Para Gil Castello Branco, “uma pessoa que não tem experiência vai ter ali um cargo comissionado e até aprender com os subordinados”. Mas para o especialista, a grande questão é a descontinuidade das ações desenvolvidas.
“Esse é o problema do setor público: pessoas que não têm nenhuma afinidade com o cargo e caem de paraquedas sem deixar nenhum legado para a administração pública.”
Subcontrolador investigado
O subcontrolador Paulo Wanderson com o governador do DF, Ibaneis Rocha (MDB) — Foto: Reprodução/Facebook
O G1 mostrou em fevereiro que o subcontrolador-geral Paulo Wanderson Martins é investigado pelo Tribunal de Contas da União(TCU) e pelo Ministério Público Federal porque teria omitido que era réu na Justiça por peculato – desvio de dinheiro – para conseguir tomar posse como auditor de carreira.
Segundo a denúncia, Paulo Wanderson sonegou, em 2014, a informação de que tinha pendências judiciais, fato que pode colocar em xeque o cargo dele no TCU. Ao G1, o subcontrolador negou irregularidades (veja o que ele diz ao fim deste texto).
Relembre
Paulo Wanderson foi acusado de fazer compras pessoais para ele e a mulher usando dados do cartão de crédito de clientes do Banco do Brasil. As aquisições foram feitas pela internet entre dezembro de 2008 e fevereiro de 2009 – época em que ele era funcionário do banco em Cáceres, interior de Mato Grosso.
Em meio aos itens adquiridos estão passagens de avião, ingresso para evento, máquina de lavar, geladeira, televisão e aparelho de ar-condicionado. O episódio foi investigado pela Polícia Federal e virou uma denúncia formal do Ministério Público do estado.
Apurações contra o subcontrolador Paulo Wanderson — Foto: Reprodução/TV Globo
As investigações apontaram que ele fez três vítimas: um policial federal, uma servidora do Tribunal Regional do Trabalho e uma advogada. No total, o prejuízo financeiro chega a R$ 10.595.
Uma dessas vítimas relatou ter deixado o cartão cair na agência por engano e que só depois do réveillon percebeu na fatura as compras feitas em nome dela.
O processo contra ele na Justiça não chegou ao fim porque prescreveu.
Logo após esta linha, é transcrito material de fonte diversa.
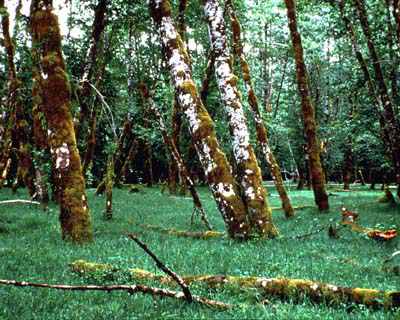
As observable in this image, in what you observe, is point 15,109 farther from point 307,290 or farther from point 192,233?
point 307,290

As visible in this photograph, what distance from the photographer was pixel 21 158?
2898 centimetres

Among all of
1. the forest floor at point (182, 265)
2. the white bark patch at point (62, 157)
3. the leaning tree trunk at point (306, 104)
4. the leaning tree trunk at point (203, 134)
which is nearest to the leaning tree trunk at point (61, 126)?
the white bark patch at point (62, 157)

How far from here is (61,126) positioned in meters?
12.9

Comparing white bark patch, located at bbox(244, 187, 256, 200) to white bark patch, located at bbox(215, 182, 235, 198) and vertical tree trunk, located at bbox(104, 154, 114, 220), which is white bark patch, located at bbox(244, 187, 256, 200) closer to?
white bark patch, located at bbox(215, 182, 235, 198)

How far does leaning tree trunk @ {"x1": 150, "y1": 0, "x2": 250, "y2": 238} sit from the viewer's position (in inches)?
498

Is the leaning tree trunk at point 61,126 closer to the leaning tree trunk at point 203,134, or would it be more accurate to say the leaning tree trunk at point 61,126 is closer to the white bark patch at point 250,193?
the leaning tree trunk at point 203,134

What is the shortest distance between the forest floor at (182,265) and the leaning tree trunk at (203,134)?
0.88 meters

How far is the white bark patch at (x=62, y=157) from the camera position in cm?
1275

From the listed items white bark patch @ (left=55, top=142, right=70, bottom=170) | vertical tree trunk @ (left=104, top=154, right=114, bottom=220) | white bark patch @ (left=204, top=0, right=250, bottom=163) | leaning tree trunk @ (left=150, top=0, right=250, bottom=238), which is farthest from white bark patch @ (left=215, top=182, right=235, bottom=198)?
vertical tree trunk @ (left=104, top=154, right=114, bottom=220)

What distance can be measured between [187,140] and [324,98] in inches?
801

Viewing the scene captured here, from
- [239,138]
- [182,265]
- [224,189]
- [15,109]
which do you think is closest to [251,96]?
[239,138]

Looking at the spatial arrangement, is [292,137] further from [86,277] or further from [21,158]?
[86,277]

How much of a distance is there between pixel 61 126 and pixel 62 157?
897 mm

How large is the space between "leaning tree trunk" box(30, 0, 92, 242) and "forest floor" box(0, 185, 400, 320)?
78cm
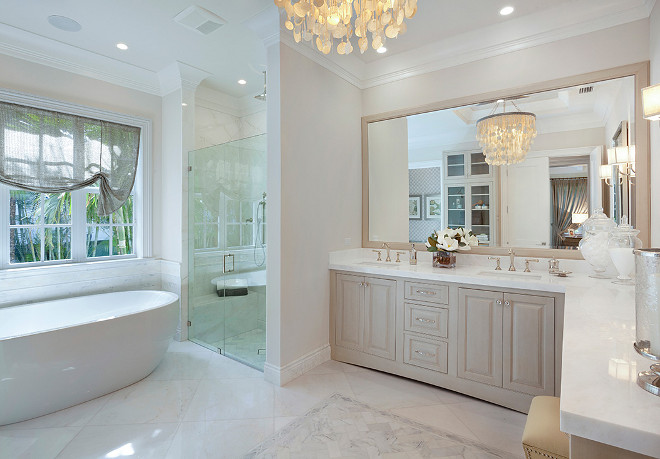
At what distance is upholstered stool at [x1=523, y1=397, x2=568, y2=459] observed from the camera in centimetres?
119

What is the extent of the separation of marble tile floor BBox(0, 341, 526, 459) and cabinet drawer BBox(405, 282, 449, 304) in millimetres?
678

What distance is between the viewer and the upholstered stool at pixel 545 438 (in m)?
1.19

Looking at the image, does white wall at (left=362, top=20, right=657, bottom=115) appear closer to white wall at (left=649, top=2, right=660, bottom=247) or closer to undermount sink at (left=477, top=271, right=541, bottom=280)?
white wall at (left=649, top=2, right=660, bottom=247)

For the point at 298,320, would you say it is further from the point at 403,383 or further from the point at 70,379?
the point at 70,379

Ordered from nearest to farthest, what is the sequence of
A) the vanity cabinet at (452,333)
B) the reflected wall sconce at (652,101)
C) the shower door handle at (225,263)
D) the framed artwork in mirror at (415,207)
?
the reflected wall sconce at (652,101) < the vanity cabinet at (452,333) < the framed artwork in mirror at (415,207) < the shower door handle at (225,263)

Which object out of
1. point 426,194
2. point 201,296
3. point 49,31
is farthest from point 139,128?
point 426,194

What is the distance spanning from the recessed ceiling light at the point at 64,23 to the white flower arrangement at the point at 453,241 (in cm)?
333

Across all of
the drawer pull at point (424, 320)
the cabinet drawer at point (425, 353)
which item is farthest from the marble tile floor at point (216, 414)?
the drawer pull at point (424, 320)

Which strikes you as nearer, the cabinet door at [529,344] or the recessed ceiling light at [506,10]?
the cabinet door at [529,344]

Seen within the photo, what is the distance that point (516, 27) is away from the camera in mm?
2732

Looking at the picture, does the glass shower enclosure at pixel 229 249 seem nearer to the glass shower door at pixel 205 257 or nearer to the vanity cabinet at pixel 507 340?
the glass shower door at pixel 205 257

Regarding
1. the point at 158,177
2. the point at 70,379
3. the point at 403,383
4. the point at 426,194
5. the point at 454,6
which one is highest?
the point at 454,6

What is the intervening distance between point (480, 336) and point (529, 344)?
302 millimetres

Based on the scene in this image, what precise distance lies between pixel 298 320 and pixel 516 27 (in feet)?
9.33
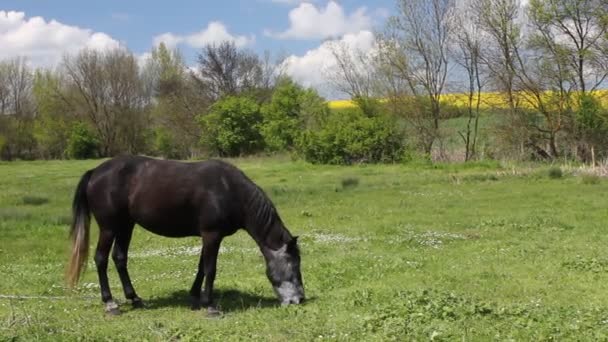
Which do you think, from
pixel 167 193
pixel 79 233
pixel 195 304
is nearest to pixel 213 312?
pixel 195 304

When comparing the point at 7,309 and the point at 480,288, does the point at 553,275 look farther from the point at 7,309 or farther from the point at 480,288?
the point at 7,309

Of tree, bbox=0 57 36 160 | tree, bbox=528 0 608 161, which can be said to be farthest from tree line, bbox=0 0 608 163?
tree, bbox=0 57 36 160

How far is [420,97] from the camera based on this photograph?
4900 cm

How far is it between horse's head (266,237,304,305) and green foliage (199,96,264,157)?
57.3 m

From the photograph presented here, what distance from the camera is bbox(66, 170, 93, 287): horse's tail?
990 cm

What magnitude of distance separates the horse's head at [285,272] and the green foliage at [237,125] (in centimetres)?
5726

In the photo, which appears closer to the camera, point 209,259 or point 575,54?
point 209,259

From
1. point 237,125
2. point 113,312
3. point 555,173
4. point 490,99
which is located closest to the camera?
point 113,312

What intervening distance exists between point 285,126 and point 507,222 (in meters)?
42.3

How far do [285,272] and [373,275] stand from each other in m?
2.95

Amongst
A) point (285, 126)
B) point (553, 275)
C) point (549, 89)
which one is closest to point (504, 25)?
point (549, 89)

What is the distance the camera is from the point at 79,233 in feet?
32.6

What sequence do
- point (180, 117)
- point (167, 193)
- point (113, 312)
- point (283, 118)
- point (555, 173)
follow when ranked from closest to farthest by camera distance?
point (113, 312) → point (167, 193) → point (555, 173) → point (283, 118) → point (180, 117)

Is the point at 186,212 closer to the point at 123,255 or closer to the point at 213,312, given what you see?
the point at 123,255
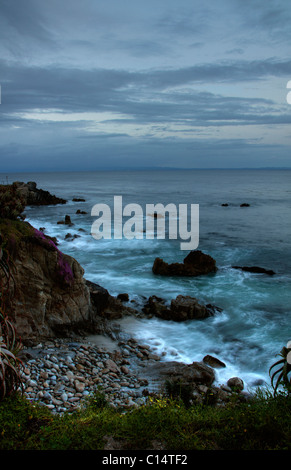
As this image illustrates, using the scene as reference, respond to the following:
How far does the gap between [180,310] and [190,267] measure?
6.56 m

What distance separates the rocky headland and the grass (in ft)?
6.55

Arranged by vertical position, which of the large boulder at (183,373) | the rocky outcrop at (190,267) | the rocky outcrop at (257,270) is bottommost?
the large boulder at (183,373)

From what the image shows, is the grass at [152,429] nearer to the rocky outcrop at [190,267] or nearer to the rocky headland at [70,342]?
the rocky headland at [70,342]

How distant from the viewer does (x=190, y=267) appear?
20.8m

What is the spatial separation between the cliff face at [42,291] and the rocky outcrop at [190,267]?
8.59m

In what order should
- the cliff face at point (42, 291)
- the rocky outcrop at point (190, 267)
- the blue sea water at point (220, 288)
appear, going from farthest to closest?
the rocky outcrop at point (190, 267) < the blue sea water at point (220, 288) < the cliff face at point (42, 291)

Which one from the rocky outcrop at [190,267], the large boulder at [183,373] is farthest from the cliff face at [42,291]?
the rocky outcrop at [190,267]

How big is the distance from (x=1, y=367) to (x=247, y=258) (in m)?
22.5

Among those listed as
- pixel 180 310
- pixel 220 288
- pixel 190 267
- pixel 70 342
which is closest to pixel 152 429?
pixel 70 342

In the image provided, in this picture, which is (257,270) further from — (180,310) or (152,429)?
(152,429)

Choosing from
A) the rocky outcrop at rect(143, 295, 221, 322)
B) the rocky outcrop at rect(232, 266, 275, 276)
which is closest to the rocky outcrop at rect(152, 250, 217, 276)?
the rocky outcrop at rect(232, 266, 275, 276)

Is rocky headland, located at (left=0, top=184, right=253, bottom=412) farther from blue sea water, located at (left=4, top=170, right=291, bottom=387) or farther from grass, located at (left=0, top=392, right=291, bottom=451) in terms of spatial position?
grass, located at (left=0, top=392, right=291, bottom=451)

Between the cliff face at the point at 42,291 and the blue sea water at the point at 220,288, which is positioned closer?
the cliff face at the point at 42,291

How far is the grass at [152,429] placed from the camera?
4758 millimetres
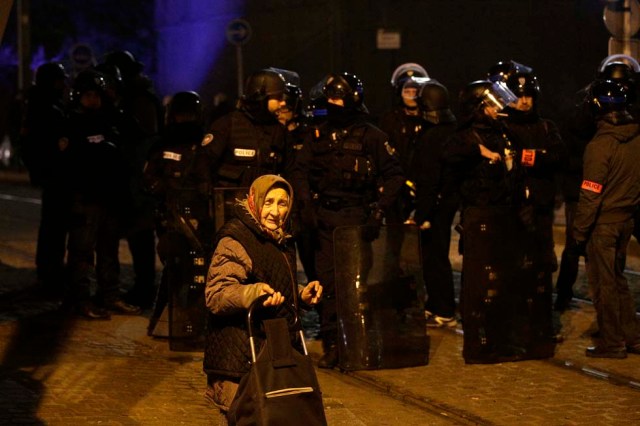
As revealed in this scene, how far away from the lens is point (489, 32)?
83.6 feet

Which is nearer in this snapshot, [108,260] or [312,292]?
[312,292]

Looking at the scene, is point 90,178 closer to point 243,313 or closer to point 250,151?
point 250,151

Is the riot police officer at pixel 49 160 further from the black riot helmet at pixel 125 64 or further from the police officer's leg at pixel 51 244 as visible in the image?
the black riot helmet at pixel 125 64

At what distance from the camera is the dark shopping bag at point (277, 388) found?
17.5ft

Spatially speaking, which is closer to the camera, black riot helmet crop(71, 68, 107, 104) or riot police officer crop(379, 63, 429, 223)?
black riot helmet crop(71, 68, 107, 104)

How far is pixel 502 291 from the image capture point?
9062 mm

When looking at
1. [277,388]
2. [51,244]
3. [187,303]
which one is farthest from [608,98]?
[51,244]

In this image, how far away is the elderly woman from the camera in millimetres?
5770

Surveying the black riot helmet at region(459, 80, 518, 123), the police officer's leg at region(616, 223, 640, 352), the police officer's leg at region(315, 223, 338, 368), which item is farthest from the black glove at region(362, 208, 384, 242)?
the police officer's leg at region(616, 223, 640, 352)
Segundo o Ministério Público, “houve manobras protelatórias para adiar um desfecho”.
Saída da CGDF
Após a reportagem do G1, o ministro-substituto André Luis de Carvalho, do TCU, pediu para que Paulo Wanderson saia da CGDF e volte ao tribunal para que possa responder ao processo administrativo movido contra ele.
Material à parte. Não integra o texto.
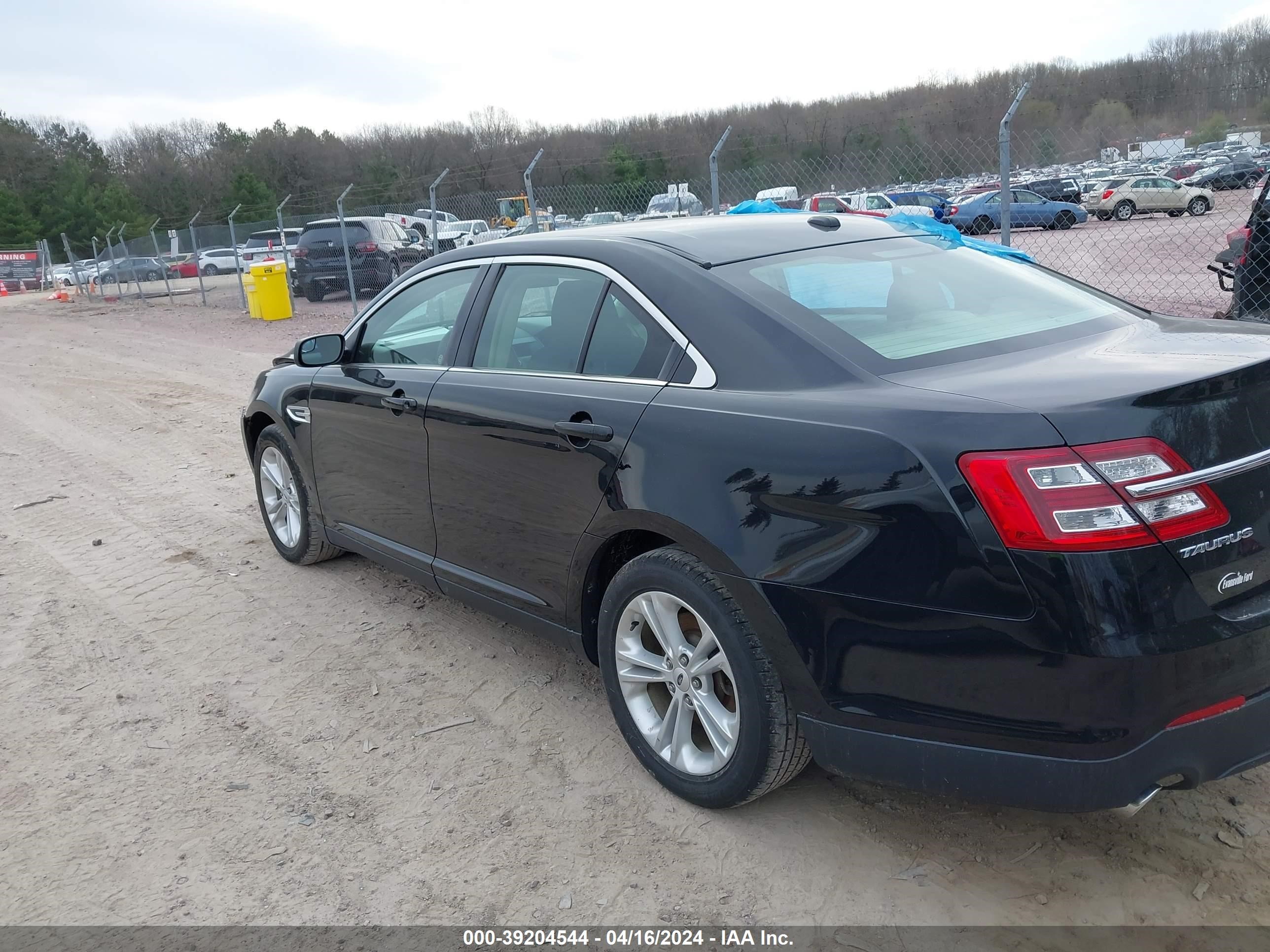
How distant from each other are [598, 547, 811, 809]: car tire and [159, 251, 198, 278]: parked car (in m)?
28.6

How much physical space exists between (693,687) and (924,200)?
642 inches

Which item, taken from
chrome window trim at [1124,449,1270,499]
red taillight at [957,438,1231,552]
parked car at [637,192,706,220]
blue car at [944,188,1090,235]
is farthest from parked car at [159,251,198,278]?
chrome window trim at [1124,449,1270,499]

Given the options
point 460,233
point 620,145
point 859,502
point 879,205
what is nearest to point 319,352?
point 859,502

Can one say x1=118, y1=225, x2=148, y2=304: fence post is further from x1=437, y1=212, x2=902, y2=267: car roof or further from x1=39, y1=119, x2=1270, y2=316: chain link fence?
x1=437, y1=212, x2=902, y2=267: car roof

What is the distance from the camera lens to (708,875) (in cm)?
261

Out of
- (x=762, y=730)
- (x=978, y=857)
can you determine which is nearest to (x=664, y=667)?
(x=762, y=730)

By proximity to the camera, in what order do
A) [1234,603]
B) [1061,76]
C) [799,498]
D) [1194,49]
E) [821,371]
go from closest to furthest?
[1234,603] < [799,498] < [821,371] < [1061,76] < [1194,49]

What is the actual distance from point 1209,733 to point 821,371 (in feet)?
3.87

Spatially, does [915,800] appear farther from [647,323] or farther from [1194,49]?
[1194,49]

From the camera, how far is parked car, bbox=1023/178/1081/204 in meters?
11.8

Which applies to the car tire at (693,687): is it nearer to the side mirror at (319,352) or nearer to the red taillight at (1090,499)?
the red taillight at (1090,499)

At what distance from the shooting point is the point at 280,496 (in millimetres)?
5230

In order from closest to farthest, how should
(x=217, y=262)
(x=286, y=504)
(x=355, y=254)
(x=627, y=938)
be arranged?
(x=627, y=938)
(x=286, y=504)
(x=355, y=254)
(x=217, y=262)

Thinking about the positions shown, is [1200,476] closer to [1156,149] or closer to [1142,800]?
[1142,800]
A Corte tinha cedido o servidor para o governo do DF para que assumisse o cargo de subcontrolador.
Segundo o TCU, o pedido do ministro André Luis de Carvalho ainda está em análise pela Presidência da Corte. Não há prazo para decisão.
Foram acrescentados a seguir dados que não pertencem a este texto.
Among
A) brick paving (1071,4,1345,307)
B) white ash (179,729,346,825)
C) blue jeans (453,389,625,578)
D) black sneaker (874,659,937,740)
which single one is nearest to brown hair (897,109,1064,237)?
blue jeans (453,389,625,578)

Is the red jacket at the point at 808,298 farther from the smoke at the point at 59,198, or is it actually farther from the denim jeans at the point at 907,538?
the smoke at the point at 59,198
O que diz Paulo Wanderson?
“Depois da reportagem, provoquei formalmente o Tribunal, e a Comissão de Ética do TCU se decidiu, na semana passada (19/3), na mesma linha da decisão do Presidente, concluindo, de forma unânime, que ‘não se vislumbra conflito de interesse, desvio ético ou qualquer outra situação que possa atrair a competência desta Comissão’.”
A Comissão de Ética, no entanto, tinha dito que não tinha competência para julgar o caso porque não envolve algum ato de Paulo Wanderson no exercício da função, e sim algo anterior – a nomeação dele. Por isso, o assunto foi remetido para a Presidência do TCU, que ainda não tem prazo para dar a palavra final.
Sobre a denúncia de peculato, Paulo Wanderson afirmou que o processo que tramitou na Justiça de Mato Grosso, há 10 anos, foi encerrado e arquivado definitivamente em 2017, após parecer favorável do próprio Ministério Público do estado, sem ocasionar qualquer tipo de condenação.